___ Input ___
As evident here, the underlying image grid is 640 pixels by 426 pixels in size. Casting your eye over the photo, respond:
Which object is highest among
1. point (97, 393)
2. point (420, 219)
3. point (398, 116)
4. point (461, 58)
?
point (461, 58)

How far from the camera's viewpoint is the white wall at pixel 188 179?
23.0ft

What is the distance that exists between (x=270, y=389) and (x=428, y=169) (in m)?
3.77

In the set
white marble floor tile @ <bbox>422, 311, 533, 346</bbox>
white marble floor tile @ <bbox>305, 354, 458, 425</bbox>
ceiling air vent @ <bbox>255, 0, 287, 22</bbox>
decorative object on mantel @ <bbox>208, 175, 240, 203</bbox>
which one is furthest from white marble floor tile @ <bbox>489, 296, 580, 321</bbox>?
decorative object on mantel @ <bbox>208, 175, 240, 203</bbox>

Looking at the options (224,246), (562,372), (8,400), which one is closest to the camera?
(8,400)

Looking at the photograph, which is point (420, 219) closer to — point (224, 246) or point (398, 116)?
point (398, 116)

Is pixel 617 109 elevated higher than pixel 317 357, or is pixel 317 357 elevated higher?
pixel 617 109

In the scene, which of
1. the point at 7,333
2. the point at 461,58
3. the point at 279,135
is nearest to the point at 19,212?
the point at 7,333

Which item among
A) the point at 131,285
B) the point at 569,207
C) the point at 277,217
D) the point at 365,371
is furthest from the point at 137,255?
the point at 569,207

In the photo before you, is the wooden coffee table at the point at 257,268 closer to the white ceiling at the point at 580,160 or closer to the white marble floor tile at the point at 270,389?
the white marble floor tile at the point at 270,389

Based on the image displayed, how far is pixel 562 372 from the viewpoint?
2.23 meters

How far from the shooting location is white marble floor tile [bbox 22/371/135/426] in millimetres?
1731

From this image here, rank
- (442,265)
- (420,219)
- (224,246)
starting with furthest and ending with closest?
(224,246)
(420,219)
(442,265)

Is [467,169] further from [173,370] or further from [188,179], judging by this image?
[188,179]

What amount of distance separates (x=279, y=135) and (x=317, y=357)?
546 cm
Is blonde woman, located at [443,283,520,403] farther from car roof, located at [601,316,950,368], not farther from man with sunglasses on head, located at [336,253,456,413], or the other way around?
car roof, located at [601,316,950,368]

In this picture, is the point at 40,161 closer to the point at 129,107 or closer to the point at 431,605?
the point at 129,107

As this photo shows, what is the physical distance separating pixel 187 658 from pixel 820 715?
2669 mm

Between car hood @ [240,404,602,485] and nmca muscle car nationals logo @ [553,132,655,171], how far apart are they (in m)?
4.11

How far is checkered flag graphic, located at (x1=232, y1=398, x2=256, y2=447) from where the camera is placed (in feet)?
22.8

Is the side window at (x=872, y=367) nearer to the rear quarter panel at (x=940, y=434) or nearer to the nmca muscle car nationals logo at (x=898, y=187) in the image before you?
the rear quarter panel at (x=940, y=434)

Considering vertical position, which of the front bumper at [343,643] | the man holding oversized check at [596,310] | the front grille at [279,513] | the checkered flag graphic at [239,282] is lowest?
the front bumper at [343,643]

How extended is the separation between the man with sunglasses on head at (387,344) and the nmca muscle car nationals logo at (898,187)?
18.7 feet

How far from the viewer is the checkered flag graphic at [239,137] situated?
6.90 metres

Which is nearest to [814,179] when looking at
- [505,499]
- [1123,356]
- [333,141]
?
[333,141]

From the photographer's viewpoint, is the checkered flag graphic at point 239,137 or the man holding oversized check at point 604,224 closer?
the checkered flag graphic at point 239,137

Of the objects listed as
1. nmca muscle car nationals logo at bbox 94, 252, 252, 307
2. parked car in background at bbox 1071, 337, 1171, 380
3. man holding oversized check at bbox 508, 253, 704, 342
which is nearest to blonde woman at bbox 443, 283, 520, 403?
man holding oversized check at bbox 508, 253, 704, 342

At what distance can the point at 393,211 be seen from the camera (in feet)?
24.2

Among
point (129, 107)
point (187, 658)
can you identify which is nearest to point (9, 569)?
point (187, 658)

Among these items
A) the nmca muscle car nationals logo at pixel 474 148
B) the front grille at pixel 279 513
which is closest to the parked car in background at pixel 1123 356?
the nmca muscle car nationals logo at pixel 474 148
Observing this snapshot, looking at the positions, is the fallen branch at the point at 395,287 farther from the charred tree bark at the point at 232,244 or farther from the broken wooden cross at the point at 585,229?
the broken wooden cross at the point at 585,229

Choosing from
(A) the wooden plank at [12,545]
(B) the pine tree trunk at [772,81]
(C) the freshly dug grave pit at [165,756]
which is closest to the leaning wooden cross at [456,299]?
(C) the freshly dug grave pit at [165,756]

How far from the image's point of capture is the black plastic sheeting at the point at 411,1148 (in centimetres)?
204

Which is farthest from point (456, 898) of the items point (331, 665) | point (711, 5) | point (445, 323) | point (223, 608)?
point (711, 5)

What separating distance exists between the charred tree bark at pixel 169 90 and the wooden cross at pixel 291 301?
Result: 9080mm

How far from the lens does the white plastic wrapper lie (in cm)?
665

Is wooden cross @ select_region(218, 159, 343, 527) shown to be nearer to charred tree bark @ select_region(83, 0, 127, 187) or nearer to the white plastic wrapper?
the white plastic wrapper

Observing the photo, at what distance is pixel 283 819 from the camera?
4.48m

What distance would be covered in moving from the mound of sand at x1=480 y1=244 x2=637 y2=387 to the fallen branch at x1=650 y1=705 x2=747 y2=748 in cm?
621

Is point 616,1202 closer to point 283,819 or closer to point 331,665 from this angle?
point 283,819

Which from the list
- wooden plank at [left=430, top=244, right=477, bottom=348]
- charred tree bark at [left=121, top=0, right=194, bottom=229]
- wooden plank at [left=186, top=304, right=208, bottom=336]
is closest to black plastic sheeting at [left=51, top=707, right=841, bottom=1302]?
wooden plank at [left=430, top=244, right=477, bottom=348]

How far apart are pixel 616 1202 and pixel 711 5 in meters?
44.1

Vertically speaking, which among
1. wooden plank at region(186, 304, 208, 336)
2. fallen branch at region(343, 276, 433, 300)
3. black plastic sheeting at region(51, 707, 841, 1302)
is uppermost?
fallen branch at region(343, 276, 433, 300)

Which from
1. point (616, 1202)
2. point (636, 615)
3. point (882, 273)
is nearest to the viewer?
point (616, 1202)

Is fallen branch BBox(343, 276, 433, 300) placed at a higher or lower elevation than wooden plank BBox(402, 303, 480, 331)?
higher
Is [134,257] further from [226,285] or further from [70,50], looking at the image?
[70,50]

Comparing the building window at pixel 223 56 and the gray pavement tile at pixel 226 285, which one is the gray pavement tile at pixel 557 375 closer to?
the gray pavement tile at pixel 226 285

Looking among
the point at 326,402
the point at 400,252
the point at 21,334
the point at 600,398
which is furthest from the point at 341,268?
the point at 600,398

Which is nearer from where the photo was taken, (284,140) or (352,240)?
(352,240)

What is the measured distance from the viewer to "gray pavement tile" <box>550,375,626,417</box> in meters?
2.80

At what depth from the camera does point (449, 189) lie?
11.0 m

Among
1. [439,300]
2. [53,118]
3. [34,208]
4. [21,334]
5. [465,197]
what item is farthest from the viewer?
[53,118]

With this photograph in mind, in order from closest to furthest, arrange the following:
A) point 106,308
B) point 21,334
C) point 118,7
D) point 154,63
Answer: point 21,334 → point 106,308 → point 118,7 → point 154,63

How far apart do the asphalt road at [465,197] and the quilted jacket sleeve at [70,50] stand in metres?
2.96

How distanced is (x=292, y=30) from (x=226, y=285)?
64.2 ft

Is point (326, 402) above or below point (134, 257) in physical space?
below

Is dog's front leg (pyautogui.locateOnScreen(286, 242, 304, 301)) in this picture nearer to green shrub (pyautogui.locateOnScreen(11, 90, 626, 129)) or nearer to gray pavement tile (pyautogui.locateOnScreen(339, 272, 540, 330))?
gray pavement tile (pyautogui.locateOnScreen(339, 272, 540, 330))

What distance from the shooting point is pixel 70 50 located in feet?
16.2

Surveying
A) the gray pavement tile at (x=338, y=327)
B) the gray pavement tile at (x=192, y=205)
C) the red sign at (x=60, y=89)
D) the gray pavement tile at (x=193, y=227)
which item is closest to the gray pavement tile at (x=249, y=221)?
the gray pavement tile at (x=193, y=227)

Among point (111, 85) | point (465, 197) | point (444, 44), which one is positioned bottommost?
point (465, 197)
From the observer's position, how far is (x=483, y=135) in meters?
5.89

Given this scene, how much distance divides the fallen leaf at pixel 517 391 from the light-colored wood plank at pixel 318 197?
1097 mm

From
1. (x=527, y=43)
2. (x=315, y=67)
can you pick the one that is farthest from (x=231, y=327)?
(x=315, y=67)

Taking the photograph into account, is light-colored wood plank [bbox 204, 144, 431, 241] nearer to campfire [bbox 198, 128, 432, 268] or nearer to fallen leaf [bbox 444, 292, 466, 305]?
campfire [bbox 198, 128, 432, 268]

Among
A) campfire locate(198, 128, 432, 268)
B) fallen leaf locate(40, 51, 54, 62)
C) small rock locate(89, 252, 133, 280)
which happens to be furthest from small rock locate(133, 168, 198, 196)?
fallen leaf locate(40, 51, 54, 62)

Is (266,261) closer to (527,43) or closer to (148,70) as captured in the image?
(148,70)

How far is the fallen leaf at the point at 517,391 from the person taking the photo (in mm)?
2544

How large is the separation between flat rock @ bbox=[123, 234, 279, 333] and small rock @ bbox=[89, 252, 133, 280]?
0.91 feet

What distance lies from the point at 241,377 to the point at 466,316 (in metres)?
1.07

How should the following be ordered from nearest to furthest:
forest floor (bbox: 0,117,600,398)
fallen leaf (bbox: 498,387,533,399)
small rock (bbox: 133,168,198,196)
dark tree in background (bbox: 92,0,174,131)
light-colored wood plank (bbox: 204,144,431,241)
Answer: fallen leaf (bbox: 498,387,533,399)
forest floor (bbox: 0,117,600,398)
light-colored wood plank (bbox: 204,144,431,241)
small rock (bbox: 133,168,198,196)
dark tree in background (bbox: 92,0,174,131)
___
** Aim **
Give back, unchanged, every line from the one with "From the observer's" to the end of the entries above.

** Task answer **
From the observer's position, how far is (x=483, y=135) in meters?
5.89

Given this scene, how much distance divides the fallen leaf at pixel 517 391 from the light-colored wood plank at pixel 318 197?
1097 mm

From
1. (x=527, y=43)
2. (x=315, y=67)
can you pick the one that is farthest from (x=231, y=327)?
(x=315, y=67)

Taking the photograph into account, is light-colored wood plank [bbox 204, 144, 431, 241] nearer to campfire [bbox 198, 128, 432, 268] or nearer to fallen leaf [bbox 444, 292, 466, 305]?
campfire [bbox 198, 128, 432, 268]

Among
A) campfire locate(198, 128, 432, 268)
B) fallen leaf locate(40, 51, 54, 62)
C) small rock locate(89, 252, 133, 280)
which happens to be furthest from small rock locate(133, 168, 198, 196)?
fallen leaf locate(40, 51, 54, 62)

Is (266,261) closer to (527,43) or closer to (148,70) as captured in the image?
(148,70)

How far is the fallen leaf at the point at 517,391 from the person taking the photo (in mm)?
2544

How large is the separation between flat rock @ bbox=[123, 234, 279, 333] and small rock @ bbox=[89, 252, 133, 280]?
0.91 feet

What distance lies from the point at 241,377 to the point at 466,316 (in metres)?
1.07

How should the following be ordered from nearest to furthest:
forest floor (bbox: 0,117,600,398)
fallen leaf (bbox: 498,387,533,399)
small rock (bbox: 133,168,198,196)
dark tree in background (bbox: 92,0,174,131)
light-colored wood plank (bbox: 204,144,431,241)
Answer: fallen leaf (bbox: 498,387,533,399)
forest floor (bbox: 0,117,600,398)
light-colored wood plank (bbox: 204,144,431,241)
small rock (bbox: 133,168,198,196)
dark tree in background (bbox: 92,0,174,131)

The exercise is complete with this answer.